(Exercício proposto a):
Selecione todas as linhas dos registos que contenham a palavra "nearest".

**** Texto fornecido ****

Sudoku
“Chiça, penico, chapéu de coco!!” Esta é das expressões da minha infância que recordo com mais ódio. Para quem desconhece, significa, grosso modo, o mesmo que “Foda-se!”, mas dá um ar cândido à coisa. Citei-a para demonstrar o meu estado de espírito. Como toda a gente já percebeu, hoje sinto-me trôpego. E pergunta o leitor: “O que é sentir-se trôpego?”. Bom, é mais ou menos quando um leopardo se sente um cágado ou quando o Super-homem se sente o Christopher Reeves. Perdão, sentia. E por que razão me sinto assim? Basicamente porque sim! Mas também porque, há uns meses, demoliram as torres de Tróia em directo e na altura eu pensei: “Hoje sinto-me finalmente um homem!”. Volvidos uns tempos, voltei a sentir-me assim ao saber que Elton John e o seu namorado (perdão, noivo) tinham casado. Gostava muito era de saber qual dos dois tinha feito o outro esperar no altar.

**** Dados do exercício ****

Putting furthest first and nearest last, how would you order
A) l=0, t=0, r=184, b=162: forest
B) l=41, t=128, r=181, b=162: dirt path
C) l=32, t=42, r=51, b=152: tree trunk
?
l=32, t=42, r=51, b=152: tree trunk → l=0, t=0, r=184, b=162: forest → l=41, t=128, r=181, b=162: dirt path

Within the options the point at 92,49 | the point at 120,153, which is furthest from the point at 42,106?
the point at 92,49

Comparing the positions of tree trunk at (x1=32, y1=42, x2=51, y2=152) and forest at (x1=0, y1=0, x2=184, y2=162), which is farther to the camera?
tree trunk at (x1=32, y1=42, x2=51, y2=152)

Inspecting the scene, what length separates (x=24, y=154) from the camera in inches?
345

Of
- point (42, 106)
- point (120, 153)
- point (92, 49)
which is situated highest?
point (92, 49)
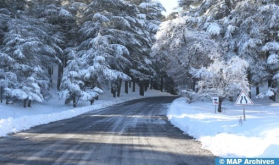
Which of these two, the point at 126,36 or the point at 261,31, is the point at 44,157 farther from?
the point at 126,36

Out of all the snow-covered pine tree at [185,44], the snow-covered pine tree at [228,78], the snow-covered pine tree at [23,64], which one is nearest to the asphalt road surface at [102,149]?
the snow-covered pine tree at [228,78]

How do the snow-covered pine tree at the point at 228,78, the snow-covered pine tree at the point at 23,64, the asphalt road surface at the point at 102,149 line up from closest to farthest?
1. the asphalt road surface at the point at 102,149
2. the snow-covered pine tree at the point at 228,78
3. the snow-covered pine tree at the point at 23,64

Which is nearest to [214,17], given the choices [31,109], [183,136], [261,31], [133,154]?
[261,31]

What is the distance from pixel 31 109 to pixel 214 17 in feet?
70.7

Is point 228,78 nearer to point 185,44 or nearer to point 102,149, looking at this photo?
point 185,44

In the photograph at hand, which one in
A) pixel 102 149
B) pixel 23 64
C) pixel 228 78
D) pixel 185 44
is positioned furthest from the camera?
pixel 185 44

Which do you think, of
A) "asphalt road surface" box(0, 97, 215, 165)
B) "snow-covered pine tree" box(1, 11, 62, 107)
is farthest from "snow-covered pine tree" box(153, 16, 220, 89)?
"asphalt road surface" box(0, 97, 215, 165)

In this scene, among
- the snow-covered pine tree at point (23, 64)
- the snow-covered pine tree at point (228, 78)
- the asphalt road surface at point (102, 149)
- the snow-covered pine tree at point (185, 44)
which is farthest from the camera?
the snow-covered pine tree at point (185, 44)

****

(Exercício proposto b):
Reproduza na íntegra o texto fornecido, sem qualquer alteração.

(Resposta a):
Putting furthest first and nearest last, how would you order
Out of all the snow-covered pine tree at [185,44], the snow-covered pine tree at [228,78], the snow-covered pine tree at [23,64], which one is nearest to the asphalt road surface at [102,149]?
Which is nearest to [214,17], given the choices [31,109], [183,136], [261,31], [133,154]?

(Resposta b):
Sudoku
“Chiça, penico, chapéu de coco!!” Esta é das expressões da minha infância que recordo com mais ódio. Para quem desconhece, significa, grosso modo, o mesmo que “Foda-se!”, mas dá um ar cândido à coisa. Citei-a para demonstrar o meu estado de espírito. Como toda a gente já percebeu, hoje sinto-me trôpego. E pergunta o leitor: “O que é sentir-se trôpego?”. Bom, é mais ou menos quando um leopardo se sente um cágado ou quando o Super-homem se sente o Christopher Reeves. Perdão, sentia. E por que razão me sinto assim? Basicamente porque sim! Mas também porque, há uns meses, demoliram as torres de Tróia em directo e na altura eu pensei: “Hoje sinto-me finalmente um homem!”. Volvidos uns tempos, voltei a sentir-me assim ao saber que Elton John e o seu namorado (perdão, noivo) tinham casado. Gostava muito era de saber qual dos dois tinha feito o outro esperar no altar.